Stored data:
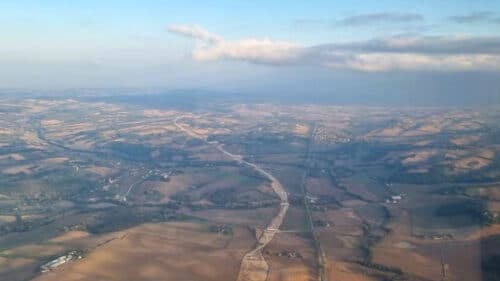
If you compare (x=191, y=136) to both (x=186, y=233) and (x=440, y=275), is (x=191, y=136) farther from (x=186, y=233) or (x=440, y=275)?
(x=440, y=275)

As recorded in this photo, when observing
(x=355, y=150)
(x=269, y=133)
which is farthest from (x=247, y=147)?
(x=355, y=150)

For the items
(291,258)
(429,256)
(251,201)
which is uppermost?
(251,201)

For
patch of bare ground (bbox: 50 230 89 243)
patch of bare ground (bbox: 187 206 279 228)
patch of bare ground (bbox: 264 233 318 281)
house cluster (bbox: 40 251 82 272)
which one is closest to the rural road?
patch of bare ground (bbox: 264 233 318 281)

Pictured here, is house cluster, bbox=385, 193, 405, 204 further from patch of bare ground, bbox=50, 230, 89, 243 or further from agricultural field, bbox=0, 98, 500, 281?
patch of bare ground, bbox=50, 230, 89, 243

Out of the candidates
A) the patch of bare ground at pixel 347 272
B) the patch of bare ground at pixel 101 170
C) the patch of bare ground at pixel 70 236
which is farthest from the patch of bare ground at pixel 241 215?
the patch of bare ground at pixel 101 170

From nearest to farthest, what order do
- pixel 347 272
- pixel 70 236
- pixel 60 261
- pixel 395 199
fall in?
pixel 347 272 < pixel 60 261 < pixel 70 236 < pixel 395 199

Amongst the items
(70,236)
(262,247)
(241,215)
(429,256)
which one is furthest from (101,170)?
(429,256)

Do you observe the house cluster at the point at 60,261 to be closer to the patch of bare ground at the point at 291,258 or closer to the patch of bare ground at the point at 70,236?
the patch of bare ground at the point at 70,236

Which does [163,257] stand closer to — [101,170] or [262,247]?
[262,247]
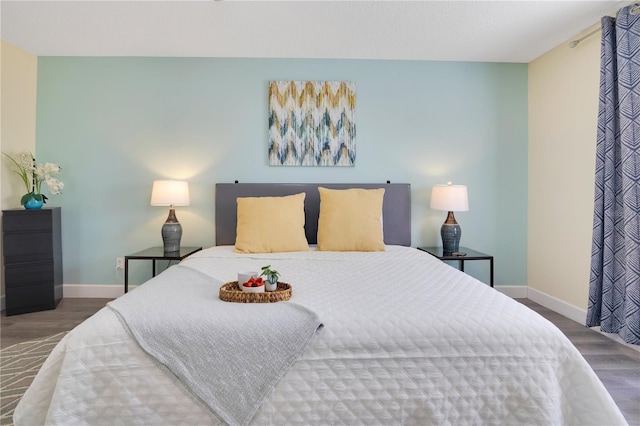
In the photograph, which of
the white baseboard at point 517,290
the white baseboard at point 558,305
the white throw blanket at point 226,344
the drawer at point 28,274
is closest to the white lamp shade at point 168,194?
the drawer at point 28,274

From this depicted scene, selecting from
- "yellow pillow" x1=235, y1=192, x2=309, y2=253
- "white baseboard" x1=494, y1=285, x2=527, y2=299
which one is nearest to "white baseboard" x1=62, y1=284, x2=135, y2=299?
"yellow pillow" x1=235, y1=192, x2=309, y2=253

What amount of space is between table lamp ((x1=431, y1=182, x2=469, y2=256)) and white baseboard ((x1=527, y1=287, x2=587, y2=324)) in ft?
3.21

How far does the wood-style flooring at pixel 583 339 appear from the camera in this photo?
6.43 ft

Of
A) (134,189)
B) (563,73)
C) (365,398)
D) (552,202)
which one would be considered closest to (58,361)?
(365,398)

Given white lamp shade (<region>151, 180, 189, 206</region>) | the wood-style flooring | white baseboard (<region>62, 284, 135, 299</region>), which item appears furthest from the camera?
white baseboard (<region>62, 284, 135, 299</region>)

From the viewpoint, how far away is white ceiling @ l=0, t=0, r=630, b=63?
103 inches

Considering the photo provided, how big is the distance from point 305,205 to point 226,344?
220cm

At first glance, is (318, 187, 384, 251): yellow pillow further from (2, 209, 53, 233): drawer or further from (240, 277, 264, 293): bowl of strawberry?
(2, 209, 53, 233): drawer

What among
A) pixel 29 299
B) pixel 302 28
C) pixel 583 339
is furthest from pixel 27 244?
pixel 583 339

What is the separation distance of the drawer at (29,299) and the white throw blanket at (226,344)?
236 cm

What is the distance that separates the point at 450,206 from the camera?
3234 millimetres

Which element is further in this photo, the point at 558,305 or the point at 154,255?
the point at 558,305

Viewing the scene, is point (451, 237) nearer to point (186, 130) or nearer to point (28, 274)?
point (186, 130)

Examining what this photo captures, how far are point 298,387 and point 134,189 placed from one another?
2995 mm
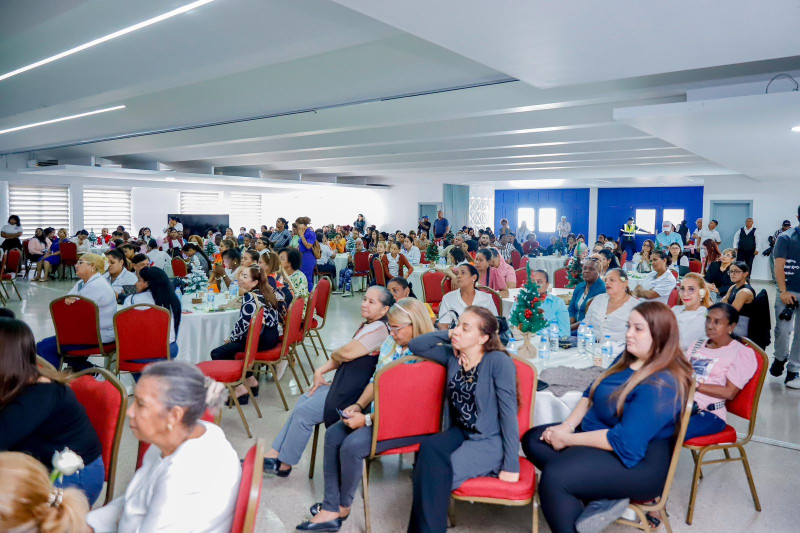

■ Work instructions
Rewrite the material above, swapping every "house cluster" for "group of houses" and leaving everything else unchanged. Omit the pictures from your answer.

■ Exercise solution
If you compare (x=191, y=136) to both (x=186, y=233) and (x=440, y=275), is (x=191, y=136) farther from (x=186, y=233) or (x=440, y=275)?
(x=440, y=275)

As recorded in this photo, when observing
(x=355, y=150)
(x=269, y=133)
which is farthest from (x=247, y=147)?
(x=355, y=150)

For the items
(291,258)
(429,256)
(251,201)
which is uppermost?
(251,201)

For
patch of bare ground (bbox: 50 230 89 243)
patch of bare ground (bbox: 187 206 279 228)
patch of bare ground (bbox: 264 233 318 281)
group of houses (bbox: 40 251 82 272)
which one is closest to the rural road?
patch of bare ground (bbox: 264 233 318 281)

Pictured here, is group of houses, bbox=385, 193, 405, 204 further from patch of bare ground, bbox=50, 230, 89, 243 or further from agricultural field, bbox=0, 98, 500, 281?
patch of bare ground, bbox=50, 230, 89, 243

Out of the candidates
A) the patch of bare ground at pixel 347 272
B) the patch of bare ground at pixel 101 170
C) the patch of bare ground at pixel 70 236
which is farthest from the patch of bare ground at pixel 241 215?
the patch of bare ground at pixel 101 170

From nearest to farthest, what order do
- pixel 347 272
- pixel 70 236
- pixel 60 261
- pixel 395 199
fall in?
pixel 347 272 < pixel 60 261 < pixel 70 236 < pixel 395 199

Amongst the items
(70,236)
(262,247)
(241,215)
(429,256)
which one is furthest from (101,170)?
(429,256)

Do you observe the group of houses at the point at 60,261 to be closer to the patch of bare ground at the point at 291,258 or closer to the patch of bare ground at the point at 70,236?
the patch of bare ground at the point at 70,236

Which does [163,257] stand closer to — [101,170] or [262,247]?
[262,247]
In the photograph, which of
the white baseboard at point 517,290
the white baseboard at point 558,305
the white throw blanket at point 226,344
the drawer at point 28,274
is closest to the white lamp shade at point 168,194?
the drawer at point 28,274

From this depicted scene, selecting from
- "yellow pillow" x1=235, y1=192, x2=309, y2=253
- "white baseboard" x1=494, y1=285, x2=527, y2=299
which one is nearest to "white baseboard" x1=62, y1=284, x2=135, y2=299?
"yellow pillow" x1=235, y1=192, x2=309, y2=253

What amount of space is between table lamp ((x1=431, y1=182, x2=469, y2=256)) and white baseboard ((x1=527, y1=287, x2=587, y2=324)) in ft?
3.21

How far does the wood-style flooring at pixel 583 339 appear from the camera in this photo?
6.43 ft

Of
A) (134,189)
B) (563,73)
C) (365,398)
D) (552,202)
which one would be considered closest to (58,361)?
(365,398)

Given white lamp shade (<region>151, 180, 189, 206</region>) | the wood-style flooring | white baseboard (<region>62, 284, 135, 299</region>), which item appears furthest from the camera?
white baseboard (<region>62, 284, 135, 299</region>)

From the viewpoint, how far away is white ceiling @ l=0, t=0, r=630, b=63?
103 inches

Considering the photo provided, how big is the distance from point 305,205 to point 226,344?
220cm

At first glance, is (318, 187, 384, 251): yellow pillow further from (2, 209, 53, 233): drawer or further from (240, 277, 264, 293): bowl of strawberry?
(2, 209, 53, 233): drawer

What among
A) pixel 29 299
B) pixel 302 28
C) pixel 583 339
is furthest from pixel 27 244?
pixel 583 339

What is the separation distance of the drawer at (29,299) and the white throw blanket at (226,344)?
236 cm

What is the distance that separates the point at 450,206 from the camera?
3234 millimetres

Which element is further in this photo, the point at 558,305 or the point at 154,255?
the point at 558,305

Viewing the scene, is point (451, 237) nearer to point (186, 130) or nearer to point (28, 274)?
point (186, 130)

Examining what this photo captures, how far are point 298,387 and point 134,189 placed from one another?
2995 mm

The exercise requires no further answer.